Handling email domains during an Office 365 Tenant Migration: Part Two
Retaining primary SMTP addresses
This blog is the second post in a two-part series on ‘Handling email domains during an Office 365 tenant migration’ – read part one here.
The more challenging aspect of migrating email addresses in an Office 365 tenant to tenant scenario is where the primary SMTP email address (or reply address) must be retained.
The core business driver for this is to ensure that when communicating with external people no change is perceived. For example, the business may wish to ensure that the acquired business will still be the company they know and respect.
Rewriting SMTP addresses
We can deal with this scenario by managing the primary SMTP address throughout the transition outside of Office 365. By moving the inbound and outbound mail gateway to a third-party service, we can map individual email addresses to the Office 365 tenant we choose; when an outbound email passes through the mail gateway, we can re-write the SMTP address to the domain we choose.
You’ll see in the simplified diagram above that this approach allows the identity – contoso.com, in this case – to be retained to the outside world. Outside of this process we may have configured a range of other configuration such as shared global address book, migration software, and more.
However, this approach isn’t without issues. Aspects you need to consider include:
- Who runs the service? – Exchange Online Protection with Advanced Threat Protection (ATP) is a market leading service.
Unless you select a market leading alternative (or already use a third-party service) the organization is likely to receive more spam and phishing messages. You may also lose useful functionality that is increasingly necessary to ensure message delivery, like DMARC/DKIM.
If the mail gateway’s purpose is primarily to co-ordinate a tenant to tenant migration, then it is very likely this will add an additional risk, both in terms of spam and malware threats; but also, reliability.
- How will you coordinate mail routing updates? – As you move mailboxes from one tenant to another, you should still ensure that mail forwarding takes place from the source tenant to the destination tenant. However, you’ll also want to ensure that updates take place in a rapid manner to ensure that re-write actions are applied from the moment a user accesses their migrated mailbox.

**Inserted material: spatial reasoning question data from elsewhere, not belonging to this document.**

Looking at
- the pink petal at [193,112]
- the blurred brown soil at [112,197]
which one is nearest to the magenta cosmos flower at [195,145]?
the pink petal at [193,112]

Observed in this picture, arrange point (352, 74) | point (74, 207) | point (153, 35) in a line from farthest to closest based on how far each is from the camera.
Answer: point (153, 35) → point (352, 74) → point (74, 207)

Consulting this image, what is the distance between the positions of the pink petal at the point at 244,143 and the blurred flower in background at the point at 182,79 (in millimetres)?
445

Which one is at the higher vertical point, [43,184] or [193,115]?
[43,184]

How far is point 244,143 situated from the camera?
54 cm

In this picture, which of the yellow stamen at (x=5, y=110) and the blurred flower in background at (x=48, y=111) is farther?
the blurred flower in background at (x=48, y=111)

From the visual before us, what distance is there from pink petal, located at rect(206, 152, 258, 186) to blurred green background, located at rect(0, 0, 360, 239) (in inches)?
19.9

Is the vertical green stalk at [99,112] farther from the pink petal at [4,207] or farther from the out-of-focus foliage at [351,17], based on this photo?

The first issue is potentially the one easiest to understate the importance of. Conceptually, on paper, building out several Exchange servers running the Edge role in Azure; or perhaps Linux servers running your favourite Message Transfer Agent may seem like a great option. Or perhaps you consider a provider that is providing temporary routing alongside a tenant to tenant migration. The downside to these is that they move back the anti-spam and (to a certain degree) the anti-malware capabilities back to the what could be considered the stone age.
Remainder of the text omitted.